A panel of judges ruled in 2001 that the North American Free Trade Agreement required that the U.S. allow Mexican trucks to deliver across the country. The International Brotherhood of Teamsters and Senator Byron Dorgan, a North Dakota Democrat who sponsored the provision suspending the pilot program, say those trucks don’t meet U.S. safety standards.
The Obama administration vowed this week to work with Congress to come up with an alternative to the program, and lawmakers complained to Obama’s nominee for commerce secretary, Gary Locke, that he needed to settle the dispute.
“This has a profound impact on farmers and ranchers,” Senator Mike Johanns, a Nebraska Republican, told Locke at a hearing yesterday.
“In this time of economic turmoil, protectionism is the last thing we need,” said Republican Senator Mel Martinez of Florida.
Campbell’s Soup
Even some of the products that Mexico targeted, such as soup preparations, may have little impact. Campbell Soup Co.’s “business in Mexico is small,” and “most of what we sell in Mexico is made there,” said Anthony Sanzio, a spokesman for the Camden, New Jersey-based company.

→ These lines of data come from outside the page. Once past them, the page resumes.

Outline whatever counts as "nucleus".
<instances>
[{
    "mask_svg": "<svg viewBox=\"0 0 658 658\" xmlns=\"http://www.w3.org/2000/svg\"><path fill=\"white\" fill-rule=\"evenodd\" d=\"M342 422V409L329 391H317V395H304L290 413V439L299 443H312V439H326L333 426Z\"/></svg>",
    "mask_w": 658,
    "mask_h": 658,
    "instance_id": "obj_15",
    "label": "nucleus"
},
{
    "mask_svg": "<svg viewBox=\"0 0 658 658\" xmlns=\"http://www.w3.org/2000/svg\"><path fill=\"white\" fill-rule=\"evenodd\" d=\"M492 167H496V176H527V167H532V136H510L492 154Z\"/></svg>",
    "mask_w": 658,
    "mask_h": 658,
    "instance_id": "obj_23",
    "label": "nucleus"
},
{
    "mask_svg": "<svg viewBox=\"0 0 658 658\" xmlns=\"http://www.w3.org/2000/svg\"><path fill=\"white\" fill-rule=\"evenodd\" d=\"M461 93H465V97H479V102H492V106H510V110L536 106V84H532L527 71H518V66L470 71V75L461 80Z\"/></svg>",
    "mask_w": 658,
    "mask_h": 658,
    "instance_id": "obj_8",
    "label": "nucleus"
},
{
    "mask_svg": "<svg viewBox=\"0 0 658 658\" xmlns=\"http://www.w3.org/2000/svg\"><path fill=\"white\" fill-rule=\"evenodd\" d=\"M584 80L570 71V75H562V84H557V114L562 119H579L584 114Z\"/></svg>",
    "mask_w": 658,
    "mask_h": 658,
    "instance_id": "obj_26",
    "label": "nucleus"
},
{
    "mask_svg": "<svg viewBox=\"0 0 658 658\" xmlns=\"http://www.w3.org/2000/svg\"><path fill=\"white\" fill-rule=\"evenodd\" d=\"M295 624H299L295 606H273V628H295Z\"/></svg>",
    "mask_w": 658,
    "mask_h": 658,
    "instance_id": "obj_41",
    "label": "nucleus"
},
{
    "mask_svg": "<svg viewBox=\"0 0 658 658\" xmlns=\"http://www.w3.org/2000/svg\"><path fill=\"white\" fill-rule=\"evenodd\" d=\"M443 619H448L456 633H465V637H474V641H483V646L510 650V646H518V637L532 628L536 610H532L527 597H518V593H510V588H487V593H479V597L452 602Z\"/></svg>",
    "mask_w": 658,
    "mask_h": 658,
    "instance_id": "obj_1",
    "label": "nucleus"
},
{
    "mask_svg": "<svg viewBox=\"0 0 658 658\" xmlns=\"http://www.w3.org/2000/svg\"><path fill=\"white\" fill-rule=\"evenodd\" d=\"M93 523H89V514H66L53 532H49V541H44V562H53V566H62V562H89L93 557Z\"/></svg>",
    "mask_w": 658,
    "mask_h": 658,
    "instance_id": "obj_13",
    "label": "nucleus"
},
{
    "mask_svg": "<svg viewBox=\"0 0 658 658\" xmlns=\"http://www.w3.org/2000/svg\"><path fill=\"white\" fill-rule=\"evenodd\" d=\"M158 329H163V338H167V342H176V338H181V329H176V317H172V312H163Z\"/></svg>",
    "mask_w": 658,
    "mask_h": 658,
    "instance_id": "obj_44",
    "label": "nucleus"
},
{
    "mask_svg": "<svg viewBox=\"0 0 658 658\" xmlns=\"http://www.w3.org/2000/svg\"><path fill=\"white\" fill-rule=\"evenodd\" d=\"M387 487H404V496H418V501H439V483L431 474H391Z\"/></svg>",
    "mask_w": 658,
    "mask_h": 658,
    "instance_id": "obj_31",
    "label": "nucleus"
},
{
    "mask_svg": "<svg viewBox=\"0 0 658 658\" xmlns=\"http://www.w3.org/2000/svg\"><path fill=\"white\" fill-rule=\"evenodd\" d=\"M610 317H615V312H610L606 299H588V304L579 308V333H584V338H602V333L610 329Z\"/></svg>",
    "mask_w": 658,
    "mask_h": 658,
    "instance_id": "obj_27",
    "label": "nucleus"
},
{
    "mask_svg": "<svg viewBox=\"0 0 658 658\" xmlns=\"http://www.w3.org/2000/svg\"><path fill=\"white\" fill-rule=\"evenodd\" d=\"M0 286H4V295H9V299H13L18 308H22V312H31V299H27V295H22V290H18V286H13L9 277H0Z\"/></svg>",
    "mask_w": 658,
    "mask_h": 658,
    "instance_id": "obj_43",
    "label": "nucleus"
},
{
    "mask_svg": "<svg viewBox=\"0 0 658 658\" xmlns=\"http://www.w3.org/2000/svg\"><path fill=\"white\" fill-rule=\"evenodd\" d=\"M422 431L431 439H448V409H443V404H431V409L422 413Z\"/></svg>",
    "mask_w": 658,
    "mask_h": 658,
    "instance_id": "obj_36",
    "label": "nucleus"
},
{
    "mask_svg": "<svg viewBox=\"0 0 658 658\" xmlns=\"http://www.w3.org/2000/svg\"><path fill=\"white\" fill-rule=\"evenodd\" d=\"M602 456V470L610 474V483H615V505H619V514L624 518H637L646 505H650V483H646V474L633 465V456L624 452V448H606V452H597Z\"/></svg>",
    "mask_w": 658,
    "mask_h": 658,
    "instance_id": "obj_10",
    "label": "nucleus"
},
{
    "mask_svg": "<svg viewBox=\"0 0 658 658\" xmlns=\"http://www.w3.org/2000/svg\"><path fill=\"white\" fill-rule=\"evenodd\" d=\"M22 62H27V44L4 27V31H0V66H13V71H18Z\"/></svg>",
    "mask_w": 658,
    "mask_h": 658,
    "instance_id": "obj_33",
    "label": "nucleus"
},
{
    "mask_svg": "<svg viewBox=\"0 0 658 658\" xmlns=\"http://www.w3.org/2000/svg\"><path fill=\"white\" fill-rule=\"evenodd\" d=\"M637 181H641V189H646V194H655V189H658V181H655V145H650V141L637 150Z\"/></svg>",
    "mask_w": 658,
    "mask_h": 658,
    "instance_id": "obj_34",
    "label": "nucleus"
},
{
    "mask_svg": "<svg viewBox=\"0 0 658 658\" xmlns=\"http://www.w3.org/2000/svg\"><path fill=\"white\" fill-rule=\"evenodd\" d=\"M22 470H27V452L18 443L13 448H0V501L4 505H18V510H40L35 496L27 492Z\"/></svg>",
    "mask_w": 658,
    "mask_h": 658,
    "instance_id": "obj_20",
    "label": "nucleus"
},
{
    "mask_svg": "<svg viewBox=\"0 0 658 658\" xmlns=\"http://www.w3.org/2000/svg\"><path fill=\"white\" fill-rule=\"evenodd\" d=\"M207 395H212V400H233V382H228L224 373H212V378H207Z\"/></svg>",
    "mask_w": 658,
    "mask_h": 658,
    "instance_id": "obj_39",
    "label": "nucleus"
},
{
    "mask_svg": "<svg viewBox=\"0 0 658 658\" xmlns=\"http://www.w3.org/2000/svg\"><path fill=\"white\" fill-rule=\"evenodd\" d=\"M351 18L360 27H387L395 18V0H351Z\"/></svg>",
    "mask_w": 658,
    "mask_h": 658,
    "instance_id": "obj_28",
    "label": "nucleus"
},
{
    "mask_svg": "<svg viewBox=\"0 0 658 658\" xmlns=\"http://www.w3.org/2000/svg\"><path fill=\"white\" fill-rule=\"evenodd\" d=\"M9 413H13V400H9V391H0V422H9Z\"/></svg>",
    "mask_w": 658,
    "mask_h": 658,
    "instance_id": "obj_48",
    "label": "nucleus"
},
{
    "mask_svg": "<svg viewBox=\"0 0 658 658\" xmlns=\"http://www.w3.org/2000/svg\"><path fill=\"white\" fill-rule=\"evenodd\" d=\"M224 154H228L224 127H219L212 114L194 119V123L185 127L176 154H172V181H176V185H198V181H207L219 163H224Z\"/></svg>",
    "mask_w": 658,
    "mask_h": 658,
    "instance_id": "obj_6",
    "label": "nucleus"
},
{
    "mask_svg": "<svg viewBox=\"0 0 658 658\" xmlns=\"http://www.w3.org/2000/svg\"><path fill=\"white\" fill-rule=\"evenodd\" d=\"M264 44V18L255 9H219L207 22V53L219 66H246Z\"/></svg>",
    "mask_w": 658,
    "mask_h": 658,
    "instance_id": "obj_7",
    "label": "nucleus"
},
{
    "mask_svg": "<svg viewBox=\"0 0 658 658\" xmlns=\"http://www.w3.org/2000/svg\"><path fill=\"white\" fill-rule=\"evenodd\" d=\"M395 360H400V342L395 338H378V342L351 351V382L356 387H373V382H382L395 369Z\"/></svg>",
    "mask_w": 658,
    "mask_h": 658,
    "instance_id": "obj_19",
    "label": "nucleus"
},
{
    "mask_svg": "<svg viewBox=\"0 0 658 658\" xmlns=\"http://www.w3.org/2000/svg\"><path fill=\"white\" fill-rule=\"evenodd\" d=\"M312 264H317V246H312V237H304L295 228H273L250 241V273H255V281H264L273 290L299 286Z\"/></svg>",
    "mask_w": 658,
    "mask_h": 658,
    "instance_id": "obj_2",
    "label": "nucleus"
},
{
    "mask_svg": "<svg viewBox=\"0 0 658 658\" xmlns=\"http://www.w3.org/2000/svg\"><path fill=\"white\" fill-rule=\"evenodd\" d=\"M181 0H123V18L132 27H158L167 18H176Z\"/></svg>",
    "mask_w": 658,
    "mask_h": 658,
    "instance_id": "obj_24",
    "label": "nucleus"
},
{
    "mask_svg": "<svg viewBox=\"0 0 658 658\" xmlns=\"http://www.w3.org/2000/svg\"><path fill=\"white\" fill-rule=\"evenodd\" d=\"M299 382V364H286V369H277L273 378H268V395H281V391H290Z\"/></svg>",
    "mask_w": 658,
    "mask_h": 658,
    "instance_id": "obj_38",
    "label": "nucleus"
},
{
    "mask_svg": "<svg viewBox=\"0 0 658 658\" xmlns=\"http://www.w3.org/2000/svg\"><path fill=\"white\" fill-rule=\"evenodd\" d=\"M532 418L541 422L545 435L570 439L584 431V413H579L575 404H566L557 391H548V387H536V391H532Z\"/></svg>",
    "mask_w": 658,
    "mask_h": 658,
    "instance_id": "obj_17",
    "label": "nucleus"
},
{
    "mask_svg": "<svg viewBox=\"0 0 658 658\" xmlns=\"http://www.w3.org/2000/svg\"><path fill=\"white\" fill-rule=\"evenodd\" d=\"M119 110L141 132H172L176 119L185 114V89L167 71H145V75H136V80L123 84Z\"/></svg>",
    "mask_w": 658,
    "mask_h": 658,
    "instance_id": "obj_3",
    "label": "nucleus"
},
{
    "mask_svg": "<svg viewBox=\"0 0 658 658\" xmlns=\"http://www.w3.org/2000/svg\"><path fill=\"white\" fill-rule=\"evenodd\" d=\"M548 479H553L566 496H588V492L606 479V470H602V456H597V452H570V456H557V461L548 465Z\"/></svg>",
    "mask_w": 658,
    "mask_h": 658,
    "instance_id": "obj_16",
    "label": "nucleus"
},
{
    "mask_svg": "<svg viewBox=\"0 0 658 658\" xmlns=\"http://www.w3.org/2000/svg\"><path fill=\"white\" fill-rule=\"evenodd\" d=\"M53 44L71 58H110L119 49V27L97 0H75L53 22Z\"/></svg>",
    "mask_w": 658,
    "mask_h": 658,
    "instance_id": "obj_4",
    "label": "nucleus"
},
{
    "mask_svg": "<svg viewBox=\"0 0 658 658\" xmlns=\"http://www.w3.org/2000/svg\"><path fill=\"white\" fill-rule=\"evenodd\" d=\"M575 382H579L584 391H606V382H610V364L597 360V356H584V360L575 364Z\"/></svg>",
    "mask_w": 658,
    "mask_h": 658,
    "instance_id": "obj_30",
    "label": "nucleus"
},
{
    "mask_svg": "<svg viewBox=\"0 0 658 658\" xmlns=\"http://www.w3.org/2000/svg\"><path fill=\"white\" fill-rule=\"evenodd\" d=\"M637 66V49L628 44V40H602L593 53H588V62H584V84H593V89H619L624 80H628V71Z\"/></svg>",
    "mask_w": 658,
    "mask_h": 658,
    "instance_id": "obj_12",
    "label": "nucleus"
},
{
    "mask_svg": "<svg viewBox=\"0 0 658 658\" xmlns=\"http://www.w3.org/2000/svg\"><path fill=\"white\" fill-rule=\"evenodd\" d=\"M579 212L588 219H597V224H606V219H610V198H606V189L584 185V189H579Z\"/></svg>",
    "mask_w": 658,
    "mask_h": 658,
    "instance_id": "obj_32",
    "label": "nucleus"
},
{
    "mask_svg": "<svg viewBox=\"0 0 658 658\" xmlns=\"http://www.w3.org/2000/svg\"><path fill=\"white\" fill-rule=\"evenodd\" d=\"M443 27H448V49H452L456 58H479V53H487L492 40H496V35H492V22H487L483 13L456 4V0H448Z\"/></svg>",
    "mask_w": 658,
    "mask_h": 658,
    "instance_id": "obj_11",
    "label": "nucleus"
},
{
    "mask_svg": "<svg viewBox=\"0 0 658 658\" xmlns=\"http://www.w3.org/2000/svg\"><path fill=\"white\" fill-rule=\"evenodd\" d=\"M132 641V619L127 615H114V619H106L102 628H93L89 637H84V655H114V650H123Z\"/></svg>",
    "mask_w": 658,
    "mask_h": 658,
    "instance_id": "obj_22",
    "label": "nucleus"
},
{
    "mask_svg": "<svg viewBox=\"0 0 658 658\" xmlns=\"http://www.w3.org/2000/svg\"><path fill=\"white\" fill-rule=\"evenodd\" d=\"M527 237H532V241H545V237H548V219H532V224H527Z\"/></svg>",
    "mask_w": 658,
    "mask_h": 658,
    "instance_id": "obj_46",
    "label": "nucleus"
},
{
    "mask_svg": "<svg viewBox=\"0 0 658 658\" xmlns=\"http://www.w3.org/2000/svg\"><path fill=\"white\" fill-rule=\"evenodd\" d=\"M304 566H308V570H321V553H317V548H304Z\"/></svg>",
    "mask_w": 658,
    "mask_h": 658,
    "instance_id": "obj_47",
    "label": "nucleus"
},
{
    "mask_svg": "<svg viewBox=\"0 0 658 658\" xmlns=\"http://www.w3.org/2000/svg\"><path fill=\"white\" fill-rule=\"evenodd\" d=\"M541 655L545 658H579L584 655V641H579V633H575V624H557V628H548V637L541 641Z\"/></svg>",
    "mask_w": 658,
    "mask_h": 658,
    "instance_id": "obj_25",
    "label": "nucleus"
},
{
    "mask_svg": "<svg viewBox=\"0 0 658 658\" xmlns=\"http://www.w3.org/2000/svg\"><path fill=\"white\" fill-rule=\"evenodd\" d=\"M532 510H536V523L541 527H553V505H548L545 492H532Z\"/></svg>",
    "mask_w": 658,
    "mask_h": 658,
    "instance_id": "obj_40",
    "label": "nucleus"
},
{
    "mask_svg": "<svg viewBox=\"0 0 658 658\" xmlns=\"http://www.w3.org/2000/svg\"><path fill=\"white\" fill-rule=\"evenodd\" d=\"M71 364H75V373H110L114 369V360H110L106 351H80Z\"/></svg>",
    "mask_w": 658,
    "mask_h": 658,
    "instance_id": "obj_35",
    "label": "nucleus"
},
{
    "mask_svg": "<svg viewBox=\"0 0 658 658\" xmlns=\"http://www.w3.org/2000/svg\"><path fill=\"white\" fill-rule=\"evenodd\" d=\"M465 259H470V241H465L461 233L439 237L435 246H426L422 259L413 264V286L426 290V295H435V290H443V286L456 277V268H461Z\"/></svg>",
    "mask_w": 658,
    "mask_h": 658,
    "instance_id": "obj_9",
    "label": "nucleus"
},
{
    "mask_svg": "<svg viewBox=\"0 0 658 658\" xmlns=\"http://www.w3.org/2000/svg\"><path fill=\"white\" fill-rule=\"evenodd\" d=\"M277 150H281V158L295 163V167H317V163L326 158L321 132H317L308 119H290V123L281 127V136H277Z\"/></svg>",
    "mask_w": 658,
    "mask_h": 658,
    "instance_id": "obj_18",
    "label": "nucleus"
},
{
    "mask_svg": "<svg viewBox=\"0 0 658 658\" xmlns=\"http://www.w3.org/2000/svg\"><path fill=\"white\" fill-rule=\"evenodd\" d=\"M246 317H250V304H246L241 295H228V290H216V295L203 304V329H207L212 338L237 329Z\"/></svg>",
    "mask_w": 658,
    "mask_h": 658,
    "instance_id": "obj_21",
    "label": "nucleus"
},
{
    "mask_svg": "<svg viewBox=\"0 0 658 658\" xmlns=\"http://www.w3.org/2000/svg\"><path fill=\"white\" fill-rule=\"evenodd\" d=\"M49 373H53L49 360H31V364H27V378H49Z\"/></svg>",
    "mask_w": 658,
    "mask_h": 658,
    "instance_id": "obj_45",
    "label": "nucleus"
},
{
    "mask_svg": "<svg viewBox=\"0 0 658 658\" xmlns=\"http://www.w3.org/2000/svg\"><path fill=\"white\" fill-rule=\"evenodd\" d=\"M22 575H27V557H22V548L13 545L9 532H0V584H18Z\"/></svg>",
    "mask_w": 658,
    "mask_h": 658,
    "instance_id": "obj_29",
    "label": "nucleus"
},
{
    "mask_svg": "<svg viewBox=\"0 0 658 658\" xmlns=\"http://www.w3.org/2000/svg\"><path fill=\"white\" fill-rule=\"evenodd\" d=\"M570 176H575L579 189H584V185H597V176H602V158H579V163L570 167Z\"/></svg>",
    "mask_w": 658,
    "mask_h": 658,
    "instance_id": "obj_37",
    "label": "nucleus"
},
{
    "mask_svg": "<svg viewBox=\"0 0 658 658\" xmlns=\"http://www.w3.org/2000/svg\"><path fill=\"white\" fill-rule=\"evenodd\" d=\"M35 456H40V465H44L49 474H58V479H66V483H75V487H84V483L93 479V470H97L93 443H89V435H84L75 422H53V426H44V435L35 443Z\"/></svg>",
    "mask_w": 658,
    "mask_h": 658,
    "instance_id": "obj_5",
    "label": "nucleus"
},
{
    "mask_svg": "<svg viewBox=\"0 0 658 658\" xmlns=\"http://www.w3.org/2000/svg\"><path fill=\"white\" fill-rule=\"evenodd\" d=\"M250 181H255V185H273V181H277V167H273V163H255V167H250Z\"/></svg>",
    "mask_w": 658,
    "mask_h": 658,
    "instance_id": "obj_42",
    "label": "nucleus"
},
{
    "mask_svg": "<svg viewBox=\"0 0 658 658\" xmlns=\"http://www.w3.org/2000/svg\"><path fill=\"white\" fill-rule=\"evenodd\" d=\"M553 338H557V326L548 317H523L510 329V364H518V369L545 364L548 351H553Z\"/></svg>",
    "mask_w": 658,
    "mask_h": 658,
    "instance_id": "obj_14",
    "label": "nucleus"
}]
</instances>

Mexico also imposed a duty on paper products such as toilet tissue. Kimberly-Clark Corp., the maker of Kleenex tissue, will see “little or no effect,” spokesman Lance Latham said. Bruce Amundson, a spokesman for Weyerhaeuser Co., North America’s largest lumber producer, said, “We ship an extremely small amount of product across the Mexican border.”
Angela Blackwell, a spokeswoman for Fairport, New York- based Constellation Brands Inc., the world’s largest winemaker, said, “Because of the small amount of sales into the country, we do not view the new tariff making a major impact.”
Procter & Gamble
The tariff list includes deodorants, shampoos and other products made by Procter & Gamble Co., the world’s largest household-products maker.
“We have had manufacturing facilities in Mexico for 60 years but do export to some extent to Mexico,” said Tressie Long, a spokeswoman for the Cincinnati company. The impact of the tariffs “is a complex issue that will take us some time to evaluate.’
Mexican officials want U.S. companies to put pressure on Congress to reinstate the program, said Sidney Weintraub, a fellow at the Center for Strategic and International Studies in Washington.
The National Association of Manufacturers in Washington sent a note to members asking them to identify any impact.
“We need our members’ input to know how you will be affected by these new tariffs,” the memo said. “The NAM will be working with the administration and Congress to try to resolve this dispute quickly.”
In Oregon, Idaho and Washington, growers of pears, cherries and apricots were bracing themselves for damage.
Exporting Pears
Mexico is the largest export market for pears, and the weak peso had already led to a drop in demand there, said Jeff Correa, international marketing director for the Pear Bureau Northwest in Oregon. A 20 percent tax on top of that could “push us entirely out of the market,” Correa said.
“The solution is in the lawmakers’ hands,” said Mark Powers, an official at the Northwest Horticultural Council in Yakima, Washington. “Our growers are caught in a trade dispute that’s not of their making.”
Pressure from the fruit and vegetable producers on Mexico’s tariff roster may not be enough to spur Congress to reverse course, said Gresser, the former trade official.
“It’s an odd list,” he said. “The Europeans are usually a lot meaner.”